Pipeline

Any lender looking at the home equity market for the first time can't help but be enthusiastic. Americans have some $4.6 billion of equity in their homes just waiting to be tapped, according to Ford Consumer Finance. That's out of more than $8 trillion in total value.

Furthermore, Household Finance estimates that only about 15% of the nation's 64 million homeowning households have home equity loans.

Home equity loans have been harder to market than other types of credit, partly because of a wide variety of credit-quality and procedural issues. But soon, the marketing effort should get easier in one significant respect: Lenders will be able to offer pre-appoved second mortgages more easily.

Pre-appovals have been a standard technique for credit card marketers.

Under the law, offers of pre-appoved credit must be firm-that is, all respondents must be granted credit. So the pitches generally offered a minimum loan, with larger amounts subject to approval.

For home equity lenders, such offers were much harder to make. But starting Oct. 1, pre-appoved offers can be made subject to verification of collateral and other application information at the time of response. And an offer can be withdrawn if the respondent no longer meets the prescreening criteria.

This should be the best of times in the mortgage business. On the economic side, housing demand continues to be strong, home prices are rising at a moderate rate, interest rates are fairly stable, and the pivotal California market is improving.
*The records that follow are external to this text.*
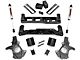Rough Country 5-Inch Knuckle Suspension Lift Kit with V2 Monotube Shocks (14-18 2WD Silverado 1500 w/ Stock Cast Alumium or Stamped Steel Control Arms)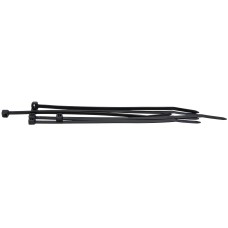 Хомуты кабельные 450х5 мм черные серии KripKo (упак 100шт)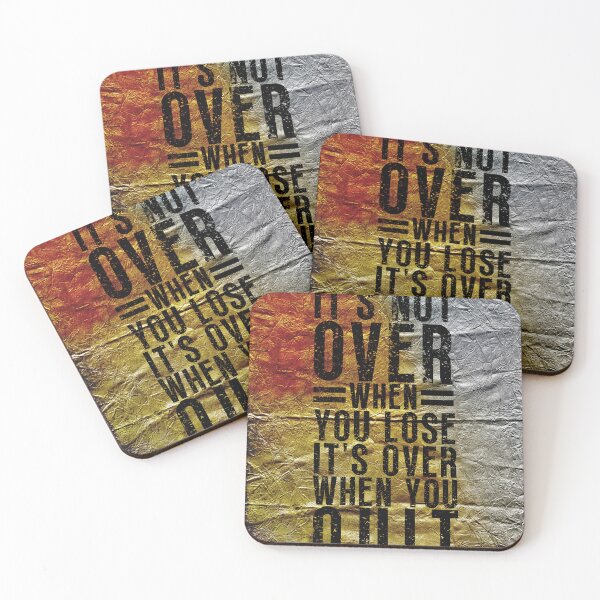 Item preview, Inspirational Text Art with Abstract Texture designed and sold by NickDedidis.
On the business side, refinancings are strong enough to bolster volume but not so frantic as to force troublesome writedowns of servicing value; and the industry appears to be restrained in underwriting.

Even the expected small decline in this year's total originations isn't terribly alarming. A miniboom in refinancings last spring, when the rate on 30-year fixed loans fell well below 8%, may account for most of the difference.
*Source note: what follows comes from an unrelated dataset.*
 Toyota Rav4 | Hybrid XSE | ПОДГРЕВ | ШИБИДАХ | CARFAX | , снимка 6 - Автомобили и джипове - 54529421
But purchase volume has remained remarkably steady since the second half of last year, at roughly $45 billion to $50 billion a month.

Projections by the Mortgage Bankers Association show that pace continuing for the rest of this year, as mortgage rates rise by about 10 basis points.

Expect the biggest players to continue to report solid profits, with some help from new ventures, such as subprime lending. Overcapacity, with its resulting low profit margins, will continue to take its toll on the others.

First, Countrywide Credit Industries of Pasadena, Calif., gave its name to a golf tournament, the Heritage, on the senior circuit. Now Alltel Corp., a major force in mortgage servicing support, will have its name on a football stadium.

Alltel will pay $6.2 million to put its name on the municipal stadium in Jacksonville, Fla.,for the next 10 years. The stadium is the home of the Jaguars of the National Football League, and Jacksonville is the home of Alltel.